----- INPUT MATERIAL -----
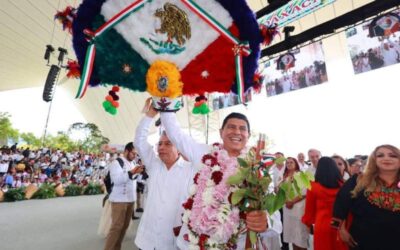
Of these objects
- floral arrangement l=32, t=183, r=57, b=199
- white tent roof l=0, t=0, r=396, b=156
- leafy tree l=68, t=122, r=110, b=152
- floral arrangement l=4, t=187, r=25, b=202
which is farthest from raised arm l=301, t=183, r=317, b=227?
leafy tree l=68, t=122, r=110, b=152

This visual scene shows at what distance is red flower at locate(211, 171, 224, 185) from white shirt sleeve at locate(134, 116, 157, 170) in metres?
0.82

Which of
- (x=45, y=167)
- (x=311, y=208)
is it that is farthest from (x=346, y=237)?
(x=45, y=167)

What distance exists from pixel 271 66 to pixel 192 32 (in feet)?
19.7

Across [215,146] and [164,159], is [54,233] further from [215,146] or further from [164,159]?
[215,146]

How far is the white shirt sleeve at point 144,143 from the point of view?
2355 mm

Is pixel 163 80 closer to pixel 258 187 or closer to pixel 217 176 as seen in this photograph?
pixel 217 176

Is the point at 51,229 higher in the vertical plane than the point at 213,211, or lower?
lower

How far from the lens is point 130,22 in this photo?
1.97 m

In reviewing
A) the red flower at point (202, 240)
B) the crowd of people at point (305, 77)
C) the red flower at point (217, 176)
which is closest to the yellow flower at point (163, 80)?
the red flower at point (217, 176)

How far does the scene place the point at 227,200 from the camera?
5.39 ft

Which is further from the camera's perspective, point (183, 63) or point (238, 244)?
point (183, 63)

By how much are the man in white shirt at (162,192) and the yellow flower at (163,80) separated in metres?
0.32

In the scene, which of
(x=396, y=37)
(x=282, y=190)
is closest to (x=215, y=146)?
(x=282, y=190)

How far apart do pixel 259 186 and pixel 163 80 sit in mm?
950
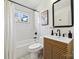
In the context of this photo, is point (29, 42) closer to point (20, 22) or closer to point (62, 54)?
point (20, 22)

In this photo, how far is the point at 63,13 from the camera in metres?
2.04

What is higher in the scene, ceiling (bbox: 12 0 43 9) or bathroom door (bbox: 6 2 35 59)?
ceiling (bbox: 12 0 43 9)

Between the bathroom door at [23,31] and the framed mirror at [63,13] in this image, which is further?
the bathroom door at [23,31]

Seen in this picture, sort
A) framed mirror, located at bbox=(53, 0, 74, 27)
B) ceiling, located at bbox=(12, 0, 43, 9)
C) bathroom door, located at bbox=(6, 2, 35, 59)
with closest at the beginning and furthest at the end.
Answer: framed mirror, located at bbox=(53, 0, 74, 27), bathroom door, located at bbox=(6, 2, 35, 59), ceiling, located at bbox=(12, 0, 43, 9)

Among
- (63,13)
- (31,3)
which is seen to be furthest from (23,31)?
(63,13)

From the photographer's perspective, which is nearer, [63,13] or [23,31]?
[63,13]

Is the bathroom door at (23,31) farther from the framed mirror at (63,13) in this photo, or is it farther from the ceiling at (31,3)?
the framed mirror at (63,13)

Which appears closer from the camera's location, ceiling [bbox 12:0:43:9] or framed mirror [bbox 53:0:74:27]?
framed mirror [bbox 53:0:74:27]

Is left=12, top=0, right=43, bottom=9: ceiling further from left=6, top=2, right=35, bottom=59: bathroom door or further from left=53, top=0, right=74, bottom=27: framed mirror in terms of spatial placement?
left=53, top=0, right=74, bottom=27: framed mirror

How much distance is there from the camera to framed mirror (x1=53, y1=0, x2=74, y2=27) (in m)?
1.80

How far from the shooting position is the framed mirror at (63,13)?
180 centimetres

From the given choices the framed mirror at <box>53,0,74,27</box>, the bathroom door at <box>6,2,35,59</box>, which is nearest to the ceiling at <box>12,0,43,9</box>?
the bathroom door at <box>6,2,35,59</box>

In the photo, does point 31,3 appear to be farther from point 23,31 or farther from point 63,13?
point 63,13

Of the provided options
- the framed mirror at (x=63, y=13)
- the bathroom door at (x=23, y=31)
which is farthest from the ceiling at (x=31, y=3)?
the framed mirror at (x=63, y=13)
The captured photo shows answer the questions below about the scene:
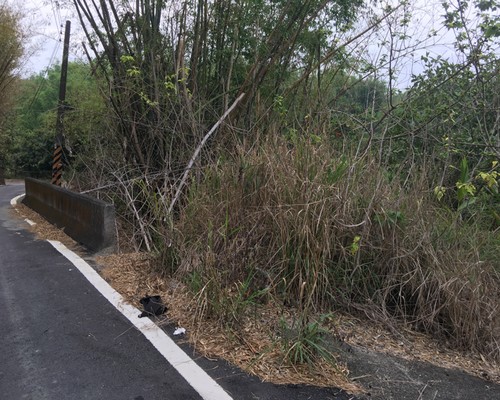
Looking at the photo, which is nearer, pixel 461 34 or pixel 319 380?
pixel 319 380

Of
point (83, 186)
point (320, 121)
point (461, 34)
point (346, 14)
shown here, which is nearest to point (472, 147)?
point (461, 34)

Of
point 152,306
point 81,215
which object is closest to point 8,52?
point 81,215

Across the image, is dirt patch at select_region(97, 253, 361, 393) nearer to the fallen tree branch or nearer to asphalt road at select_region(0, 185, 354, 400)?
asphalt road at select_region(0, 185, 354, 400)

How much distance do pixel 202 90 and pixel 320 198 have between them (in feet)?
15.7

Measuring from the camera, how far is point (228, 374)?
3.94 meters

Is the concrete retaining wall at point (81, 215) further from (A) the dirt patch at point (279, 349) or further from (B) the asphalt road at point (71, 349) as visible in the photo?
(A) the dirt patch at point (279, 349)

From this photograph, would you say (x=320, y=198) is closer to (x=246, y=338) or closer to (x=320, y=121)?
(x=246, y=338)

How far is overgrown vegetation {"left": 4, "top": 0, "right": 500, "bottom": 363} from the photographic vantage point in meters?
5.00

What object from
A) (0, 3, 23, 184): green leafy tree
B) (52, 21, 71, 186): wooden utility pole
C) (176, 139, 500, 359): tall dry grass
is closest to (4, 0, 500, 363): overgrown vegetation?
(176, 139, 500, 359): tall dry grass

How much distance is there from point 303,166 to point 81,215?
5.05 metres

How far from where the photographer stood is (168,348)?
14.3 feet

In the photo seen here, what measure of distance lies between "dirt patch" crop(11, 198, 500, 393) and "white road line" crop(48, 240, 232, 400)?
17cm

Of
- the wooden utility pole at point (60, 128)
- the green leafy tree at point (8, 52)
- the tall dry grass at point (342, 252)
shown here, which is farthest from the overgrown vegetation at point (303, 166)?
the green leafy tree at point (8, 52)

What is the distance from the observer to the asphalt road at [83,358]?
367 cm
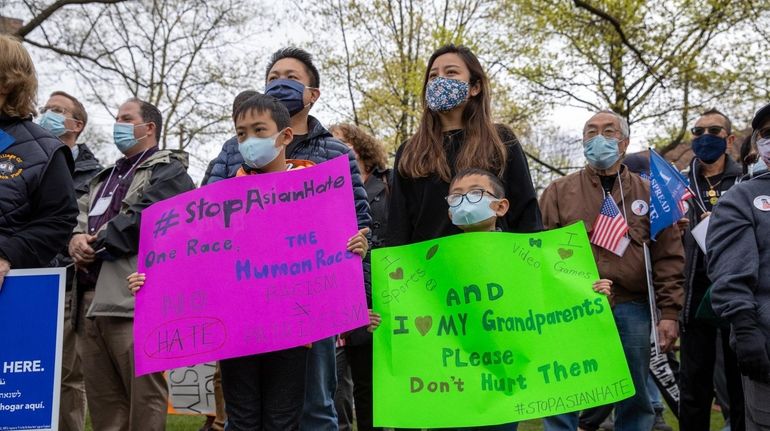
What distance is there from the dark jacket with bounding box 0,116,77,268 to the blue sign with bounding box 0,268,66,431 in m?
0.13

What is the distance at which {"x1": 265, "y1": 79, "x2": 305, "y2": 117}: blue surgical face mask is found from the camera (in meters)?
4.17

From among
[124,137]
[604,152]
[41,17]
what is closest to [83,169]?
[124,137]

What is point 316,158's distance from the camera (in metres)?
4.14

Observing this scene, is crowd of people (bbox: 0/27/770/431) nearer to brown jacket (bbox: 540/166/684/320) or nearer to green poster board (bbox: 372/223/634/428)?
brown jacket (bbox: 540/166/684/320)

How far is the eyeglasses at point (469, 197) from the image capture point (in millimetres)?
3752

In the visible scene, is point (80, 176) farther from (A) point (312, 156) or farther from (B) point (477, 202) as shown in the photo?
(B) point (477, 202)

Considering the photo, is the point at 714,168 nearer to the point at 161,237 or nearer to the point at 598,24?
the point at 161,237

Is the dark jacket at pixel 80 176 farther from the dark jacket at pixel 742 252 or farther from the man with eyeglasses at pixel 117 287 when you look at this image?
the dark jacket at pixel 742 252

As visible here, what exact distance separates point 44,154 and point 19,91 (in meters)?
0.34

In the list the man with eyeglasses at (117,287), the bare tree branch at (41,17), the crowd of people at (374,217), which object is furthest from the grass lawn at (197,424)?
the bare tree branch at (41,17)

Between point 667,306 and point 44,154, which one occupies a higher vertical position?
point 44,154

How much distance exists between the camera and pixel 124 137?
535cm

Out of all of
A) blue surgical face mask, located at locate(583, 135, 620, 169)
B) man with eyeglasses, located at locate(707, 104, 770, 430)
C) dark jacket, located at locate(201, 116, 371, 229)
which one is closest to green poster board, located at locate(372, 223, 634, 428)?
-----
Would you quote, exactly and only, the lines from the one containing "In the visible" to the end of the entries?

In the visible scene, is point (80, 176) farther from (A) point (312, 156) or farther from (B) point (477, 202) as shown in the photo?
(B) point (477, 202)

Considering the photo, is the point at 714,168 nearer to the point at 161,237 or nearer to the point at 598,24?
the point at 161,237

Is the dark jacket at pixel 80 176 farther from the dark jacket at pixel 742 252 or farther from the man with eyeglasses at pixel 117 287 when you look at this image?
the dark jacket at pixel 742 252

As visible here, what exact distance separates point 44,154 and point 19,91 (in meters)?
0.34

In the list the man with eyeglasses at (117,287), the bare tree branch at (41,17), the crowd of people at (374,217), which object is furthest from the grass lawn at (197,424)?
the bare tree branch at (41,17)

Between point 667,306 and point 44,154, which one occupies a higher vertical position?
point 44,154

How much distance exists between the camera and pixel 124 137?
535cm

Out of all of
A) blue surgical face mask, located at locate(583, 135, 620, 169)
B) man with eyeglasses, located at locate(707, 104, 770, 430)
C) dark jacket, located at locate(201, 116, 371, 229)
which one is closest to green poster board, located at locate(372, 223, 634, 428)?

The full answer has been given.